Extract provided:
################

System32 CI

Kata CI

Container-native continuous integration that runs every pipeline step in isolated containers. Hermetic builds, parallel execution, and content-addressable caching.

v0.1.0
Built with Go
Open Source

Overview

Kata CI is a container-native CI system that runs every pipeline step inside an isolated container. No shared state between steps, no flaky tests from environment drift, no "works on my machine" failures. Every build is hermetic and reproducible.

Pipelines are defined in a single YAML file (.kata-ci.yaml) at the root of your repo. Kata CI parses the dependency graph between steps and runs independent steps in parallel, with content-addressable caching for near-instant reruns when inputs haven't changed.

Hermetic Builds
Every step runs in a fresh container. No shared filesystem, no leaked state, fully reproducible.
Parallel Execution
Independent steps run concurrently. Kata CI builds the DAG from your dependencies automatically.

################

Goals:
1 > In the Kata CI overview, what file defines a pipeline, and where is it placed?
2 > Using the Kata CI overview, explain why its builds are described as hermetic and reproducible.

################

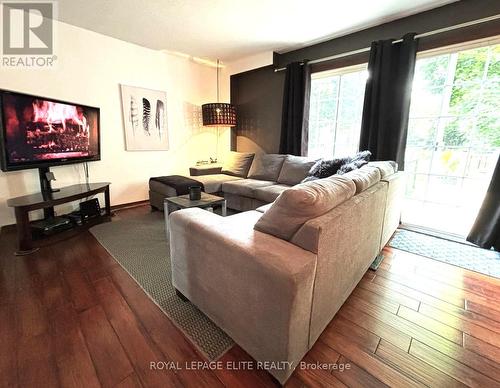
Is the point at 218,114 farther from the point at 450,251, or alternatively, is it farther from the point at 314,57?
the point at 450,251

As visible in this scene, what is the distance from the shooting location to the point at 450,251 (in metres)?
2.35

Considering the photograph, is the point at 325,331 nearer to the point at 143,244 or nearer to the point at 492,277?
the point at 492,277

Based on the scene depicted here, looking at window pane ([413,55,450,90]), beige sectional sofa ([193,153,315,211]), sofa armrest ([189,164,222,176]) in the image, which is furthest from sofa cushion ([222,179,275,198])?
window pane ([413,55,450,90])

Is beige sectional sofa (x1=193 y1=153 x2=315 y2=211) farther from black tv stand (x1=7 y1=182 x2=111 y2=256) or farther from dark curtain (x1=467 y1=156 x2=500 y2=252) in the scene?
dark curtain (x1=467 y1=156 x2=500 y2=252)

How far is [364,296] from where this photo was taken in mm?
1689

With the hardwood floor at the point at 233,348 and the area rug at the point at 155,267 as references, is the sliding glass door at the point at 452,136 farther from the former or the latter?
the area rug at the point at 155,267

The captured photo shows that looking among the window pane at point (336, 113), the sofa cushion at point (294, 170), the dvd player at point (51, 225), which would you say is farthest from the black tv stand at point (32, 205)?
the window pane at point (336, 113)

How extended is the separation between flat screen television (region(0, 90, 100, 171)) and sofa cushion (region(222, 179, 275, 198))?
177cm

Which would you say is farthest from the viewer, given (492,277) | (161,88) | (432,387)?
(161,88)

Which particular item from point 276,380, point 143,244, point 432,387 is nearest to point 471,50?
point 432,387

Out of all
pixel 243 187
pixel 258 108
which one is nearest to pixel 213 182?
pixel 243 187

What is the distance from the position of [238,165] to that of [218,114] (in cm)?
103

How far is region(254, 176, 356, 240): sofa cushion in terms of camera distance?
1.07m

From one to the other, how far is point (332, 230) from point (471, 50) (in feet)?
9.32
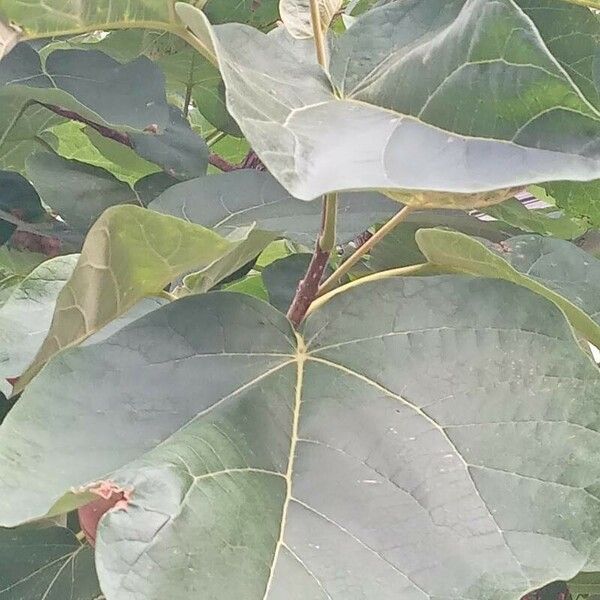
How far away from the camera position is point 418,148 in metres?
0.38

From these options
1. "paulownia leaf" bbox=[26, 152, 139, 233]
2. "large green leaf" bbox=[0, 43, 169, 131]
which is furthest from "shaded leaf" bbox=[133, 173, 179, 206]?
"large green leaf" bbox=[0, 43, 169, 131]

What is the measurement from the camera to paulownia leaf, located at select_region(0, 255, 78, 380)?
1.60 ft

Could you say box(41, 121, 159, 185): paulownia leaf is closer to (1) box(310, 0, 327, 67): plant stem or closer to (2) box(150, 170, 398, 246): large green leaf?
(2) box(150, 170, 398, 246): large green leaf

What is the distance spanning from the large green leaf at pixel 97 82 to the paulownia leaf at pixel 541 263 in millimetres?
264

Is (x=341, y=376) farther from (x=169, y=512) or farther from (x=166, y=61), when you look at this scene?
(x=166, y=61)

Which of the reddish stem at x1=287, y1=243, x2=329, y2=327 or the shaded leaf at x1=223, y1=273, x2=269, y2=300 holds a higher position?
the reddish stem at x1=287, y1=243, x2=329, y2=327

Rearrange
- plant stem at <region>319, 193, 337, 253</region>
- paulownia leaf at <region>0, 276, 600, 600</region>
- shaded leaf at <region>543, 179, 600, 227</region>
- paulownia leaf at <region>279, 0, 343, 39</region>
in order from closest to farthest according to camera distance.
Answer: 1. paulownia leaf at <region>0, 276, 600, 600</region>
2. plant stem at <region>319, 193, 337, 253</region>
3. paulownia leaf at <region>279, 0, 343, 39</region>
4. shaded leaf at <region>543, 179, 600, 227</region>

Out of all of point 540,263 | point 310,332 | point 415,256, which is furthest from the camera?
point 415,256

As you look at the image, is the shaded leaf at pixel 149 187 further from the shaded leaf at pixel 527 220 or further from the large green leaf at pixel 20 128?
the shaded leaf at pixel 527 220

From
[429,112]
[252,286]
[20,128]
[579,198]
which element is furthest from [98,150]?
[429,112]

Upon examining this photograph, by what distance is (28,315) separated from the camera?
52 centimetres

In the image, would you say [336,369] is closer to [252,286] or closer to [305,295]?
[305,295]

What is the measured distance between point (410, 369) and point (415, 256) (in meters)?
0.29

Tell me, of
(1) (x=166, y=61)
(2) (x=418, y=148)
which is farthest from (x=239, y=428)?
(1) (x=166, y=61)
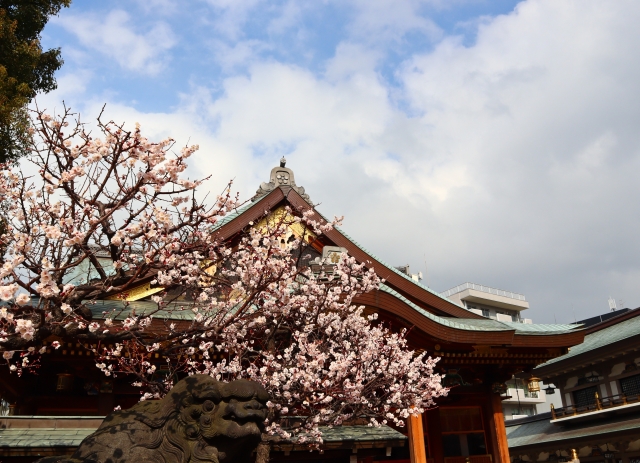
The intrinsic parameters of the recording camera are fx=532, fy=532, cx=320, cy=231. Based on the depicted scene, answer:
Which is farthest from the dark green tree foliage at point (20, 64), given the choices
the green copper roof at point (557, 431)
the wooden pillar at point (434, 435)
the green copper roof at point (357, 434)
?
the green copper roof at point (557, 431)

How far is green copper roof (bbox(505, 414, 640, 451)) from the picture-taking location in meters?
19.8

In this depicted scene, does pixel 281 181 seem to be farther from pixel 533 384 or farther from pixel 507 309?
pixel 507 309

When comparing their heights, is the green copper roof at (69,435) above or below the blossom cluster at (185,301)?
below

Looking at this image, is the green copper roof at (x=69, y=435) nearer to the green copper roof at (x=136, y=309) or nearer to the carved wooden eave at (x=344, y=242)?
the green copper roof at (x=136, y=309)

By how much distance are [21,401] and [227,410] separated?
25.1 feet

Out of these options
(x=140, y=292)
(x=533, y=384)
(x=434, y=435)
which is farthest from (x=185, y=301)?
(x=533, y=384)

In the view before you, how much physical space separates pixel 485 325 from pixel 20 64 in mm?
11997

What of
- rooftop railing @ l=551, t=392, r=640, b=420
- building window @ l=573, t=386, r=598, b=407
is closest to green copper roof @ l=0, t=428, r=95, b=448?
rooftop railing @ l=551, t=392, r=640, b=420

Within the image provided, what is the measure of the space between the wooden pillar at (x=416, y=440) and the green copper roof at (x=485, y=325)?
7.25ft

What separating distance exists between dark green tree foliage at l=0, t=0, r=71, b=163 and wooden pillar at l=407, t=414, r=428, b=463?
992 centimetres

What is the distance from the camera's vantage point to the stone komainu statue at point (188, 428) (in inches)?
186

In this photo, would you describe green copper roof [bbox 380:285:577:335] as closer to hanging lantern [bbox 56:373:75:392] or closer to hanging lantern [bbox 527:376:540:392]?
hanging lantern [bbox 527:376:540:392]

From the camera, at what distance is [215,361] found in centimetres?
1042

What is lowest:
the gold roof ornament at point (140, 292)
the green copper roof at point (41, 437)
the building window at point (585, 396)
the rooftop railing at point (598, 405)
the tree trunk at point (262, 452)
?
the tree trunk at point (262, 452)
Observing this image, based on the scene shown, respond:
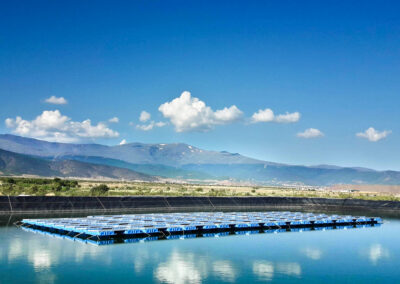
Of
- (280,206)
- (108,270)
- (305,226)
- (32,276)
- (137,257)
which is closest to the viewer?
(32,276)

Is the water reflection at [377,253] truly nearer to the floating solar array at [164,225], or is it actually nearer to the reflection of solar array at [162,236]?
the reflection of solar array at [162,236]

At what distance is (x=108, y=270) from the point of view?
23141 millimetres

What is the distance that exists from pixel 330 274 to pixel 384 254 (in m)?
8.89

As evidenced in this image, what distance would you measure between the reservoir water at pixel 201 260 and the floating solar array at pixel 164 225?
6.88ft

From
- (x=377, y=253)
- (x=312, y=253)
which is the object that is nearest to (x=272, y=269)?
(x=312, y=253)

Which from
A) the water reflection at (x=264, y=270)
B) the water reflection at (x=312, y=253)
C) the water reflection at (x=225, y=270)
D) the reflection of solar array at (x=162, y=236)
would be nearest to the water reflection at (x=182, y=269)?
the water reflection at (x=225, y=270)

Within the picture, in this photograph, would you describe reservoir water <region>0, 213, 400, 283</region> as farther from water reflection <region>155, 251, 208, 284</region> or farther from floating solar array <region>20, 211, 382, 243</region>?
floating solar array <region>20, 211, 382, 243</region>

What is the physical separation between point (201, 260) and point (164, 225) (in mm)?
11578

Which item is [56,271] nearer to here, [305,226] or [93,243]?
[93,243]

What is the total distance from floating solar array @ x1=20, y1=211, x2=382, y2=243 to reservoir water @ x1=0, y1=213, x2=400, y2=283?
2097 millimetres

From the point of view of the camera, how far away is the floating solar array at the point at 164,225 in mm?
33344

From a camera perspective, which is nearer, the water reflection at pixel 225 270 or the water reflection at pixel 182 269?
the water reflection at pixel 182 269

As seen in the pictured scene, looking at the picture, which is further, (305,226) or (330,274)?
(305,226)

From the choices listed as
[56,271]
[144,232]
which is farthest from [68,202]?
[56,271]
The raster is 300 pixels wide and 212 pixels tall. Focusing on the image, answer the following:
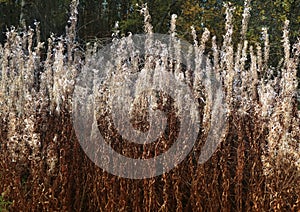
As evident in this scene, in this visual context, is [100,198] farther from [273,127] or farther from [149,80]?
[273,127]

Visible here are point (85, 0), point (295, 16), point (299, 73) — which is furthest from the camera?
point (85, 0)

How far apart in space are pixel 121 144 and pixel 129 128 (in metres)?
0.10

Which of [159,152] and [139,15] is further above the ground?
[139,15]

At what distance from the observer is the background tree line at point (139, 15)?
8.15 meters

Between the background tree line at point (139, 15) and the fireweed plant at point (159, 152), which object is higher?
the background tree line at point (139, 15)

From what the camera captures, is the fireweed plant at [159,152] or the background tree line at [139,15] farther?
the background tree line at [139,15]

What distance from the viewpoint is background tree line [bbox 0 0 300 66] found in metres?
8.15

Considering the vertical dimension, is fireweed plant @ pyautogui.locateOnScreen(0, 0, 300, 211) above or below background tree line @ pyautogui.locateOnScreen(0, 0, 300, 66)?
below

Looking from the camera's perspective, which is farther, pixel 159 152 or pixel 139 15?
pixel 139 15

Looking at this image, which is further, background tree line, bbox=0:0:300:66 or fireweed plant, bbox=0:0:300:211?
background tree line, bbox=0:0:300:66

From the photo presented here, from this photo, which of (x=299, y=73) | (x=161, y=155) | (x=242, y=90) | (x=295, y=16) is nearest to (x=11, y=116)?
(x=161, y=155)

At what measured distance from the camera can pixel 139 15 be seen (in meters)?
8.48

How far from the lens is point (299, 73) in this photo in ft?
22.0

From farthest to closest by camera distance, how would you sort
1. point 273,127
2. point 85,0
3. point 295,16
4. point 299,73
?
1. point 85,0
2. point 295,16
3. point 299,73
4. point 273,127
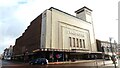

################

Exercise results:
1 > A single YAML file, .kata-ci.yaml, placed at the root of the repo.

2 > Every pipeline step runs in a fresh, isolated container, so there is no shared filesystem and no leaked state between steps. This removes environment drift and "works on my machine" failures.